══ Given text ══

Cross Game Review Part the First—The Self-Serving Enthusiast

If you haven’t yet purchased and devoured the first three/seven volumes of Cross Game yet, and you have no fear of either sentiment or baseball, then I would that you do so now. Go ahead—I can wait.

Done?

Good.

I’ve tried to avoid writing review-like pieces in my brief spin as a writer, and that’s generally because when I really like something my impulses tend towards a kind of uncritical boosterism, and when I don’t like something, which is, well, most of my life, I seem incapable of having a more moderate reaction to the material that might lead me to being able to even-handedly write about it in a method that would even approximate objectivity. So I haven’t even finished the first full paragraph and already I’ve violated my personal standards for the sake of this series.

So why exactly do I want you personally to buy copies of Cross Game for yourself and all of your friends and relatives? Like most of my motivations, it’s selfish. Adachi is one of my favorite cartoonists, and while I’m pretty damn enthusiastic about Cross Game and his return to baseball, I’m even more thrilled with Touch, his early eighties classic that Cross Game echoes in so many ways. And my ability to one day read Touch in print, in English, depends on you and your deep comics spending. Let’s make this happen, shall we?

Part the Second- Seeing Stars

Punchy plot summary! Adachi Sensei, Oh great flaming star of manga! Four decades of comics! Still alive! Still writing about teenagers! Four stars!!!!

Part the Third, in Which the Reviewer, Failing to Avoid the Worst Aspects of His Own Editorial Impulses, Pens an Overwrought Description of the Book As a Physical Object

For a week this March I slept on a succession of couches, spending the days wandering Seattle with a green duffel filled with a few posessions; my inking supplies, paper, various clothing and toiletries, my spiral notebook, and several books, including the second volume of Cross Game. The fourth day was particularly hard on me—it seemed like there was no where I could just sit and rest for a while without causing a problem for someone else. I kept on thinking about that green-backed volume two, so sleek, compact and inviting, and how it had looked on the night stand next to its partner, back to front, spooning in a little pile, the orange overbalancing the green by its larger size. They seemed so right together at the time, but now they were separated by miles of distance, and by unrelenting necessity.

═══

→ Required task 1
According to the Cross Game review, why does the writer want readers to buy copies of Cross Game?
→ Required task 2
Please duplicate the records verbatim, starting at the line that contains "Is the relationship" and ending at the last line of the records.

══ Data ══

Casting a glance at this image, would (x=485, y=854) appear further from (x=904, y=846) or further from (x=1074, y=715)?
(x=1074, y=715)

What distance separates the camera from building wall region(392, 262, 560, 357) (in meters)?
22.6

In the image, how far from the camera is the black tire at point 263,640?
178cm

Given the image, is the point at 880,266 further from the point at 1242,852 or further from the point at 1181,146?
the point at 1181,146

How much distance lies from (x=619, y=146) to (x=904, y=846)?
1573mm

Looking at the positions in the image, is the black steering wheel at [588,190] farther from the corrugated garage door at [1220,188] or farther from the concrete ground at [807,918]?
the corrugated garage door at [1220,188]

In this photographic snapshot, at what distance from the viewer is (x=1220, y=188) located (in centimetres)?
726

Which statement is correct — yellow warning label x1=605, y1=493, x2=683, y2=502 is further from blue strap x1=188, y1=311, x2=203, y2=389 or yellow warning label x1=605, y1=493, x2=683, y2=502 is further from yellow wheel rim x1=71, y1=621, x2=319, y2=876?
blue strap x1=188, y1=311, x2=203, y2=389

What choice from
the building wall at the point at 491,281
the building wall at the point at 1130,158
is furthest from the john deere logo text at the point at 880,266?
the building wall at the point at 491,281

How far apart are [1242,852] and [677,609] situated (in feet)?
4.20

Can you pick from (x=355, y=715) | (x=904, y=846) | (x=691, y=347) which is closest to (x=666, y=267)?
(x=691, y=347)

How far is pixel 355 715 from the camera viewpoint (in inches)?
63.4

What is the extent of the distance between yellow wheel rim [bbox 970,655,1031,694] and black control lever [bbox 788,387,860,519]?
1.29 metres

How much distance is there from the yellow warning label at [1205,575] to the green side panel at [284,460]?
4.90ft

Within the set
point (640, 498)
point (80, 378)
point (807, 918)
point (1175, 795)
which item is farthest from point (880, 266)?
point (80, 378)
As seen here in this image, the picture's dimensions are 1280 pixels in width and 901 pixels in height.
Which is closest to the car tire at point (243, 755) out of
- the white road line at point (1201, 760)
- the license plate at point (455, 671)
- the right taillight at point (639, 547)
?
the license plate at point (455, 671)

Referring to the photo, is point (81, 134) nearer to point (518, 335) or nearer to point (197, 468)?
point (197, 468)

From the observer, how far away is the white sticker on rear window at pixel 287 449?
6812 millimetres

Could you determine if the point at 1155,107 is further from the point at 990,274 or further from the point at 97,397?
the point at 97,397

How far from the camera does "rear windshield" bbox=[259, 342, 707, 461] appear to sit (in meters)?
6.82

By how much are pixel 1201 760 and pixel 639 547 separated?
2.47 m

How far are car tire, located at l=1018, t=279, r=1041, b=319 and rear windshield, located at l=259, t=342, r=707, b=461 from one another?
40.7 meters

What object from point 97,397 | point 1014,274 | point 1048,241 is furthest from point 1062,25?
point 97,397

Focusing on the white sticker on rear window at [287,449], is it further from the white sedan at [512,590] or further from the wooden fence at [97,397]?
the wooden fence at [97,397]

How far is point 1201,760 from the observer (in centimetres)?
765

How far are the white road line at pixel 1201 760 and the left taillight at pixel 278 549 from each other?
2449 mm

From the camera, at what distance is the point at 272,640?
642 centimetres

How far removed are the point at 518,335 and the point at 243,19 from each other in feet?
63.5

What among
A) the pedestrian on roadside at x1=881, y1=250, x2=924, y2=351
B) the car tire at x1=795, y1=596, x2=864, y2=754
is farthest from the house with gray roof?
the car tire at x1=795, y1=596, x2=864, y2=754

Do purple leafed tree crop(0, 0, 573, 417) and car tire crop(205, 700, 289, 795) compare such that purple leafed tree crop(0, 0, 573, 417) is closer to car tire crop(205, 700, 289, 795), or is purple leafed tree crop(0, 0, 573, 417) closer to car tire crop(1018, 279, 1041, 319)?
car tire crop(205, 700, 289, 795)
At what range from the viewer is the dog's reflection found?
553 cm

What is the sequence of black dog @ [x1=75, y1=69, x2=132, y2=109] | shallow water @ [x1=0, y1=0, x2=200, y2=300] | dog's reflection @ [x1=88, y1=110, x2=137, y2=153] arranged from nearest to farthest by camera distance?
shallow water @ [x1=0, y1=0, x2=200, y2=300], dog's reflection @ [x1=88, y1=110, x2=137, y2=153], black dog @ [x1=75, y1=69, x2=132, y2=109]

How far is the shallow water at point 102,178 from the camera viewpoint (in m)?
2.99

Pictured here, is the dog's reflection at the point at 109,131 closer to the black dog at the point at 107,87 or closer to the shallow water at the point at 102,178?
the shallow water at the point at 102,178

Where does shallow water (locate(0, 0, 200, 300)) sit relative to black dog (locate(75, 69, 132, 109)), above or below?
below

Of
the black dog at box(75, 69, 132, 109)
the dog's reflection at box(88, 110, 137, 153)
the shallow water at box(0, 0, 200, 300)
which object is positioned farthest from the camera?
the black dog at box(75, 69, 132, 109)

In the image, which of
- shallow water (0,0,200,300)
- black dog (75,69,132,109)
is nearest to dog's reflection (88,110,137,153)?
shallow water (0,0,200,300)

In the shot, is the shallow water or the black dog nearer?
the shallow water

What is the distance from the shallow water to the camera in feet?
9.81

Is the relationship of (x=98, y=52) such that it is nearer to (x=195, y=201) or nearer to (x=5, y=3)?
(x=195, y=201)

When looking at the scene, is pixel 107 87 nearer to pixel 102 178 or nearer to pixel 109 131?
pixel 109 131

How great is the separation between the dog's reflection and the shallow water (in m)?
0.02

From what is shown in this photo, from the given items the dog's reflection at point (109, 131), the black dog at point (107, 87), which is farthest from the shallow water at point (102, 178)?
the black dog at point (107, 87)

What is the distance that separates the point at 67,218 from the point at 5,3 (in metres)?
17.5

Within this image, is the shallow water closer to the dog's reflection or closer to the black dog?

═══

→ Worked solution 1
The writer's motive is selfish: he is even more thrilled with Adachi's earlier series Touch, which Cross Game echoes, and his chance to one day read Touch in print in English depends on readers' comics spending.

→ Worked solution 2
Is the relationship of (x=98, y=52) such that it is nearer to (x=195, y=201) or nearer to (x=5, y=3)?
(x=195, y=201)

When looking at the scene, is pixel 107 87 nearer to pixel 102 178 or nearer to pixel 109 131?
pixel 109 131

How great is the separation between the dog's reflection and the shallow water (in m)?
0.02

From what is shown in this photo, from the given items the dog's reflection at point (109, 131), the black dog at point (107, 87), which is farthest from the shallow water at point (102, 178)?
the black dog at point (107, 87)

What is the distance that separates the point at 67,218 from the point at 5,3 (in metres)?
17.5

Within this image, is the shallow water closer to the dog's reflection or closer to the black dog?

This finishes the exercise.